▸ **Your objective**: Keep the images out while you set down the data exactly.

Extracted data entries

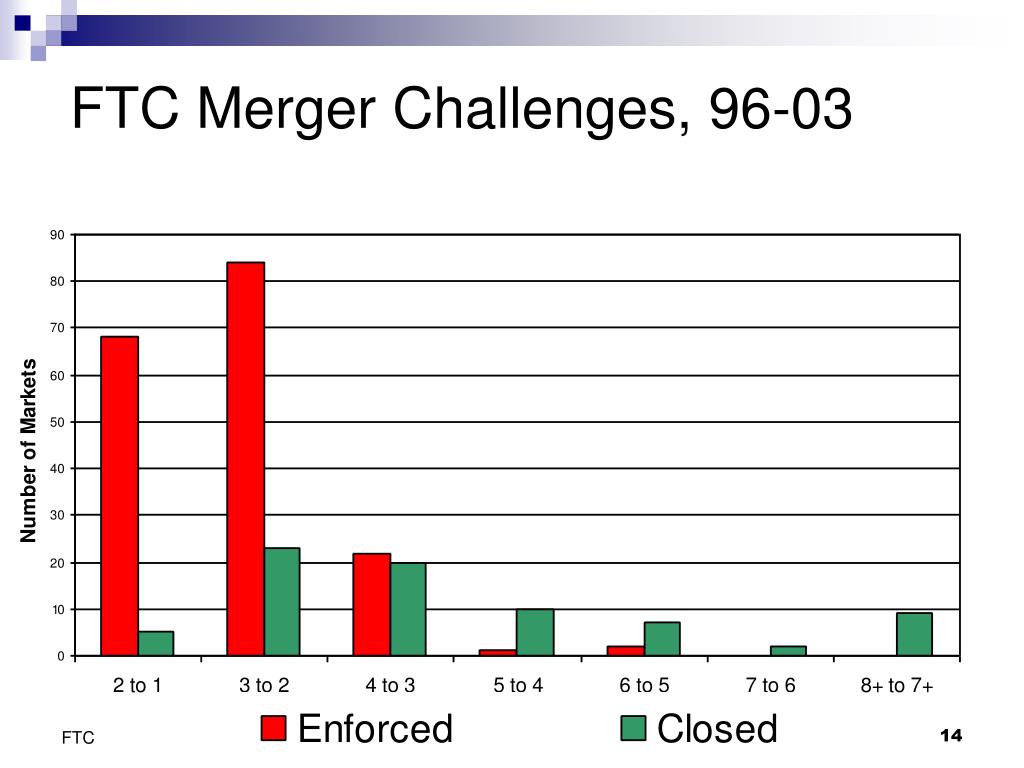 FTC Merger Challenges, 96-03

Number of Markets

90
80
70
60
50
40
30
20
10
0

2 to 1
3 to 2
4 to 3
5 to 4
6 to 5
7 to 6
8+ to 7+

Enforced
Closed

FTC

14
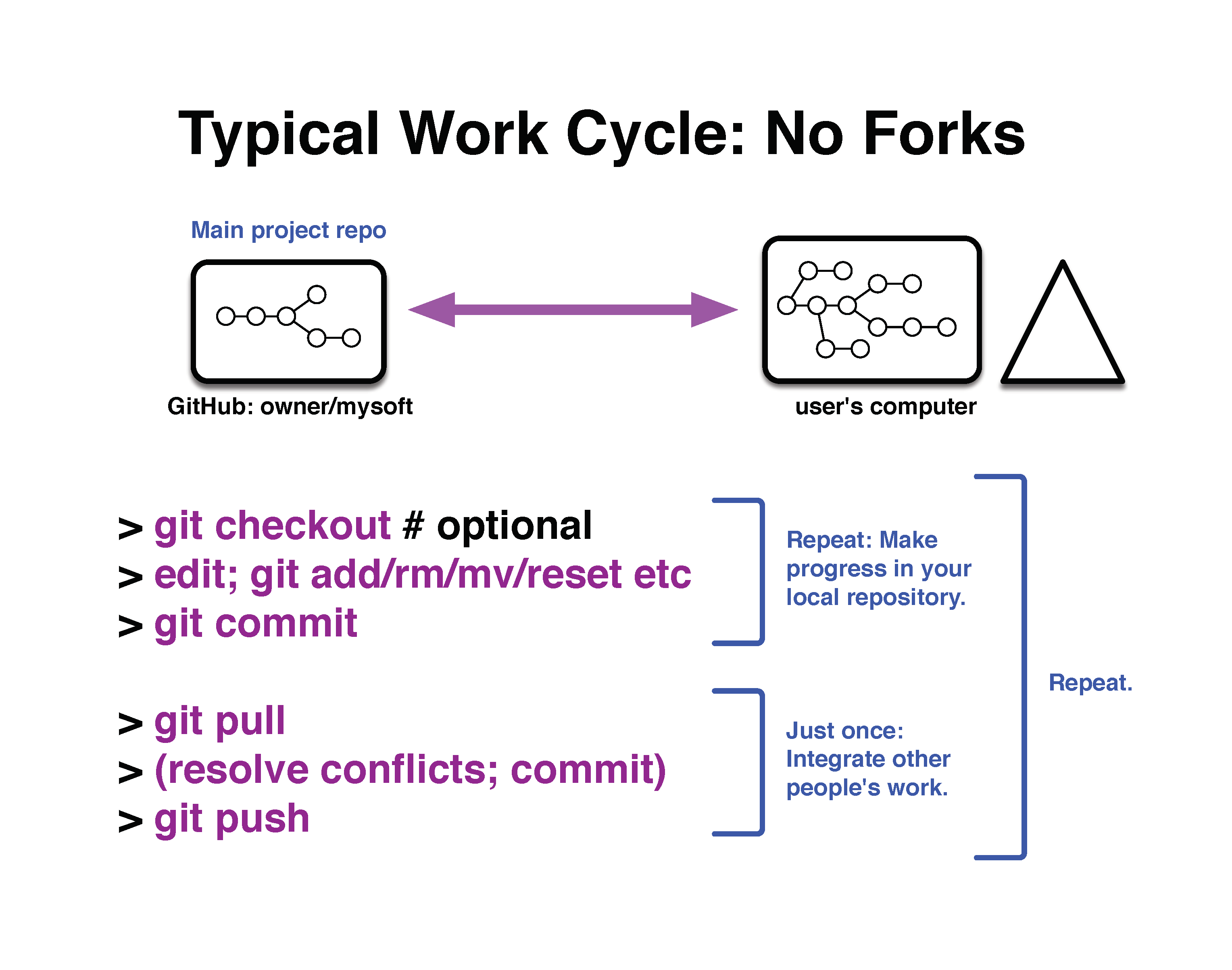 Typical Work Cycle: No Forks

Main project repo

GitHub: owner/mysoft

user's computer

> git checkout # optional
> edit; git add/rm/mv/reset etc
> git commit

Repeat: Make progress in your local repository.

> git pull
> (resolve conflicts; commit)
> git push

Just once: Integrate other people's work.

Repeat.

▸ **Reply to the task**:
 FTC Merger Challenges, 96-03

Number of Markets

90
80
70
60
50
40
30
20
10
0

2 to 1
3 to 2
4 to 3
5 to 4
6 to 5
7 to 6
8+ to 7+

Enforced
Closed

FTC

14
 Typical Work Cycle: No Forks

Main project repo

GitHub: owner/mysoft

user's computer

> git checkout # optional
> edit; git add/rm/mv/reset etc
> git commit

Repeat: Make progress in your local repository.

> git pull
> (resolve conflicts; commit)
> git push

Just once: Integrate other people's work.

Repeat.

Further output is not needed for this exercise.